Definitely not a Wyandotte, way too small for one. I'd say she's probably a Fayomi.
Here is a picture of one to give you an idea of what they look like! Also do you know what color her legs were?


----------



## lovemychixkenz11 (12 mo ago)

Yup definitely one.


----------



## lovemychixkenz11 (12 mo ago)

Super pretty too


----------



## ChickenBiscuts (May 28, 2021)

I do not believe this is a fayoumi.

OP, was this a feral bird?


----------



## robin416 (Sep 8, 2013)

@shafferfamilyfarmllc people are asking for more information.


----------



## ChickenMom24 (Feb 14, 2021)

I was just browsing chickens (I know, I know…..need to not be doing that!) and thought of this thread when I saw this pretty girl. Look kinda similar….close anyway. Feather pattern is a bit different.


----------



## fuzzies (Jul 27, 2021)

Definitely need more information before a definitive answer can be given. Where was she seen? Was she in a flock, or was she feral? Do you have any more pictures of her that might show her legs or natural stance and body type?
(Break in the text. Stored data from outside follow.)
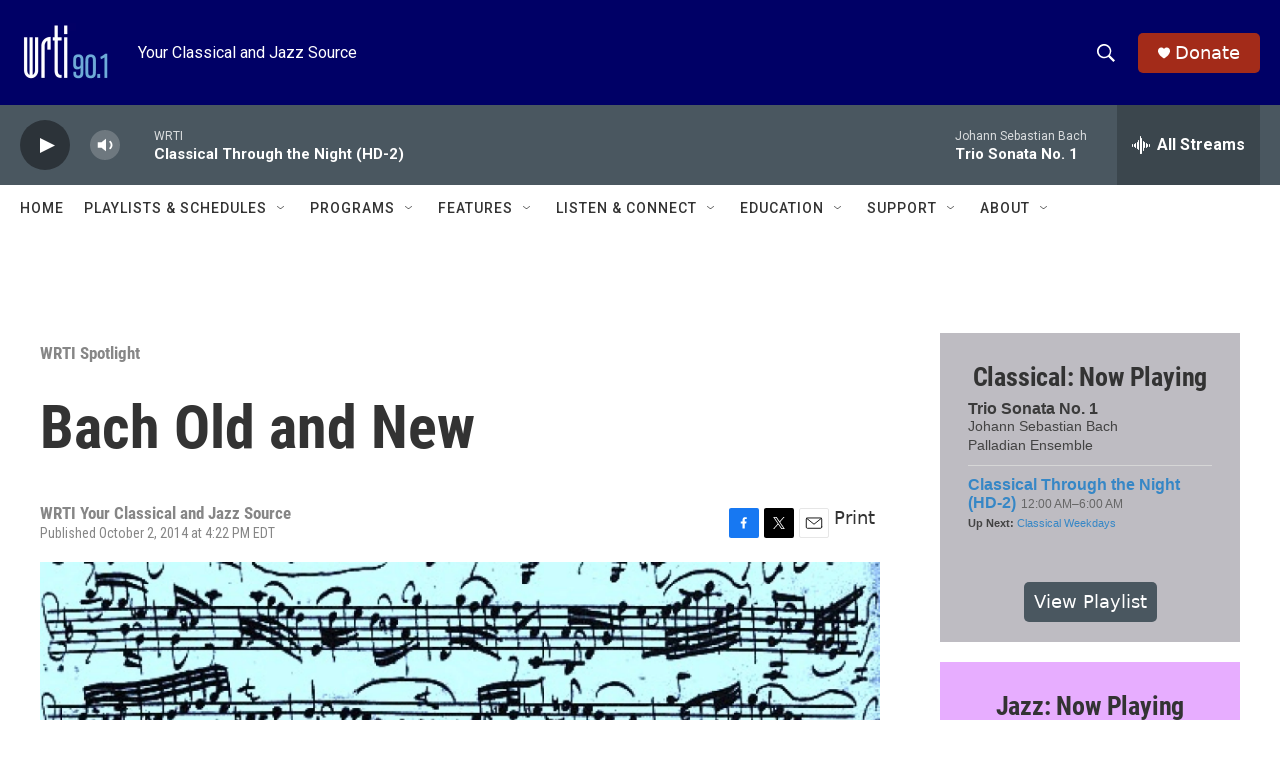

--- FILE ---
content_type: text/html; charset=utf-8
request_url: https://www.google.com/recaptcha/api2/aframe
body_size: 266
content:
<!DOCTYPE HTML><html><head><meta http-equiv="content-type" content="text/html; charset=UTF-8"></head><body><script nonce="PVl1rnaSF2qdLuwvKc7l_Q">/** Anti-fraud and anti-abuse applications only. See google.com/recaptcha */ try{var clients={'sodar':'https://pagead2.googlesyndication.com/pagead/sodar?'};window.addEventListener("message",function(a){try{if(a.source===window.parent){var b=JSON.parse(a.data);var c=clients[b['id']];if(c){var d=document.createElement('img');d.src=c+b['params']+'&rc='+(localStorage.getItem("rc::a")?sessionStorage.getItem("rc::b"):"");window.document.body.appendChild(d);sessionStorage.setItem("rc::e",parseInt(sessionStorage.getItem("rc::e")||0)+1);localStorage.setItem("rc::h",'1768896762990');}}}catch(b){}});window.parent.postMessage("_grecaptcha_ready", "*");}catch(b){}</script></body></html>

--- FILE ---
content_type: text/javascript; charset=utf-8
request_url: https://api.composer.nprstations.org/v1/widget/53c7dbe1e1c8b9c77b4b9b6e/now?bust=193167324&callback=jQuery172021782810388376506_1768896760161&format=jsonp&date=2026-01-20&times=true&_=1768896761261
body_size: 817
content:
/**/ typeof jQuery172021782810388376506_1768896760161 === 'function' && jQuery172021782810388376506_1768896760161("<!--NOW PLAYING WIDGET --><div class=\"whatson-block\"><div class=\"whatson-song group\"><ul><li class=\"whatson-songTitle\">Trio Sonata No. 1</li><li class=\"whatson-songArtist\"></li><li class=\"whatson-composer\">Johann Sebastian Bach</li><li class=\"whatson-ensembles\">Palladian Ensemble</li><li class=\"whatson-conductor\"></li><li class=\"whatson-soloists\"></li><li class=\"whatson-songCommerce-now\"><ul class=\"active-now\"></ul></li></ul></div><div class=\"whatson-program\"><a href=\"https://www.wrti.org/programs/classical-through-night-classical\" target=\"_blank\" class=\"whatson-programName\">Classical Through the Night (HD-2)</a><span>12:00 AM&#8211;6:00 AM</span></div><p><b>Up Next: </b><a href=\"https://www.wrti.org/programs/classical-weekdays\" target=\"_blank\">Classical Weekdays</a></p></div>");

--- FILE ---
content_type: text/javascript; charset=utf-8
request_url: https://api.composer.nprstations.org/v1/widget/53c7dca6e1c8c27e811ab2ae/now?bust=626713855&callback=jQuery172031218853971979255_1768896760204&format=jsonp&date=2026-01-20&times=true&_=1768896761340
body_size: 757
content:
/**/ typeof jQuery172031218853971979255_1768896760204 === 'function' && jQuery172031218853971979255_1768896760204("<!--NOW PLAYING WIDGET --><div class=\"whatson-block\"><div class=\"whatson-song group\"><ul><li class=\"whatson-songTitle\">Showdown</li><li class=\"whatson-songArtist\">Billy Hart</li><li class=\"whatson-composer\"></li><li class=\"whatson-ensembles\"></li><li class=\"whatson-conductor\"></li><li class=\"whatson-soloists\"></li><li class=\"whatson-songCommerce-now\"><ul class=\"active-now\"></ul></li></ul></div><div class=\"whatson-program\"><a href=\"https://www.wrti.org/programs/jazz-through-night\" target=\"_blank\" class=\"whatson-programName\">Jazz Through the Night</a><span>2:00 AM&#8211;6:00 AM</span></div><p><b>Up Next: </b><a href=\"https://www.wrti.org/programs/jazz-through-day\" target=\"_blank\">Jazz Through the Day (HD-2)</a></p></div>");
I agree with CB that this doesn't look like a Fayoumi. Fayoumis are transverse pencilled, not multiple lace pencilled like the bird in the original post. The difference is that transverse penciling looks almost like barring, while laced penciling traces the edge of the feather. She's also definitely not a Cochin based on the visible tail feathers; Cochins should have a cushion tail that just looks like a round poof, not distinct tail feathers.

I've seen mixes that resemble this bird, so it's possible that she's simply a barnyard mix. She also strongly resembles an Iowa Blue, but those are _very _rare from my understanding so I wouldn't jump to that right away without knowing more about this bird. I'll reserve making a definitive guess for if more information is supplied.


----------